*What needs to be done:* Word for word, reproduce every line of the data.

*Exercise inputs:*
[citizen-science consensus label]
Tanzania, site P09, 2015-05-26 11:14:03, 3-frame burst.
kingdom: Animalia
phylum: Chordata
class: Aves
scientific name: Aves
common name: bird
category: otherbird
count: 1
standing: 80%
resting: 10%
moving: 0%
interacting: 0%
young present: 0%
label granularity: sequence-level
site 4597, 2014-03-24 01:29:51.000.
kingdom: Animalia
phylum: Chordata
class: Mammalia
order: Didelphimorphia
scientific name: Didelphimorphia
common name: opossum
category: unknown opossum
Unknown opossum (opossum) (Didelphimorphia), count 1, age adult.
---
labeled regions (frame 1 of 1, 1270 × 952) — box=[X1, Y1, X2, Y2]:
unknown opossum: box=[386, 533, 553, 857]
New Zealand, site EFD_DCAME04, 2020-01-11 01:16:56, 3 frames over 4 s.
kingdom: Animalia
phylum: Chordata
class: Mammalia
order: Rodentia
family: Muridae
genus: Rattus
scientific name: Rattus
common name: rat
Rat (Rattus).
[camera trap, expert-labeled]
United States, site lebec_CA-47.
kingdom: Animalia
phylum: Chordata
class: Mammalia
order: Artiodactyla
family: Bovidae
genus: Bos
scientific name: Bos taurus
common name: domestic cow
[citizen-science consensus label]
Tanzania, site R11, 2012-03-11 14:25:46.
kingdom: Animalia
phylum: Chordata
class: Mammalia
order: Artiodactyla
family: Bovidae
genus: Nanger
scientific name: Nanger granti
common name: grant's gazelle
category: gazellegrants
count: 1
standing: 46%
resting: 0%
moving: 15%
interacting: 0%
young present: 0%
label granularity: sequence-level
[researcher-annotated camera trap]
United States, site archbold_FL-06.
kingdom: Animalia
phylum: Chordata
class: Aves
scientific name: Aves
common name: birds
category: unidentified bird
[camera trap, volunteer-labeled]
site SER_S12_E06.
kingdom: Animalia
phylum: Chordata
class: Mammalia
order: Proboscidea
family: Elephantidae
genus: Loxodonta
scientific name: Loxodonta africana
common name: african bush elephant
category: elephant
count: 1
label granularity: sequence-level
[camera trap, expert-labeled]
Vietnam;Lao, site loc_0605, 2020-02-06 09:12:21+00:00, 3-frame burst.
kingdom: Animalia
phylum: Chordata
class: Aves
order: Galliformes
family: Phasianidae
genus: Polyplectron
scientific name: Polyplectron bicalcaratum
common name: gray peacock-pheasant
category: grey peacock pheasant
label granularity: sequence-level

*Task output:*
[citizen-science consensus label]
Tanzania, site P09, 2015-05-26 11:14:03, 3-frame burst.
kingdom: Animalia
phylum: Chordata
class: Aves
scientific name: Aves
common name: bird
category: otherbird
count: 1
standing: 80%
resting: 10%
moving: 0%
interacting: 0%
young present: 0%
label granularity: sequence-level
site 4597, 2014-03-24 01:29:51.000.
kingdom: Animalia
phylum: Chordata
class: Mammalia
order: Didelphimorphia
scientific name: Didelphimorphia
common name: opossum
category: unknown opossum
Unknown opossum (opossum) (Didelphimorphia), count 1, age adult.
---
labeled regions (frame 1 of 1, 1270 × 952) — box=[X1, Y1, X2, Y2]:
unknown opossum: box=[386, 533, 553, 857]
New Zealand, site EFD_DCAME04, 2020-01-11 01:16:56, 3 frames over 4 s.
kingdom: Animalia
phylum: Chordata
class: Mammalia
order: Rodentia
family: Muridae
genus: Rattus
scientific name: Rattus
common name: rat
Rat (Rattus).
[camera trap, expert-labeled]
United States, site lebec_CA-47.
kingdom: Animalia
phylum: Chordata
class: Mammalia
order: Artiodactyla
family: Bovidae
genus: Bos
scientific name: Bos taurus
common name: domestic cow
[citizen-science consensus label]
Tanzania, site R11, 2012-03-11 14:25:46.
kingdom: Animalia
phylum: Chordata
class: Mammalia
order: Artiodactyla
family: Bovidae
genus: Nanger
scientific name: Nanger granti
common name: grant's gazelle
category: gazellegrants
count: 1
standing: 46%
resting: 0%
moving: 15%
interacting: 0%
young present: 0%
label granularity: sequence-level
[researcher-annotated camera trap]
United States, site archbold_FL-06.
kingdom: Animalia
phylum: Chordata
class: Aves
scientific name: Aves
common name: birds
category: unidentified bird
[camera trap, volunteer-labeled]
site SER_S12_E06.
kingdom: Animalia
phylum: Chordata
class: Mammalia
order: Proboscidea
family: Elephantidae
genus: Loxodonta
scientific name: Loxodonta africana
common name: african bush elephant
category: elephant
count: 1
label granularity: sequence-level
[camera trap, expert-labeled]
Vietnam;Lao, site loc_0605, 2020-02-06 09:12:21+00:00, 3-frame burst.
kingdom: Animalia
phylum: Chordata
class: Aves
order: Galliformes
family: Phasianidae
genus: Polyplectron
scientific name: Polyplectron bicalcaratum
common name: gray peacock-pheasant
category: grey peacock pheasant
label granularity: sequence-level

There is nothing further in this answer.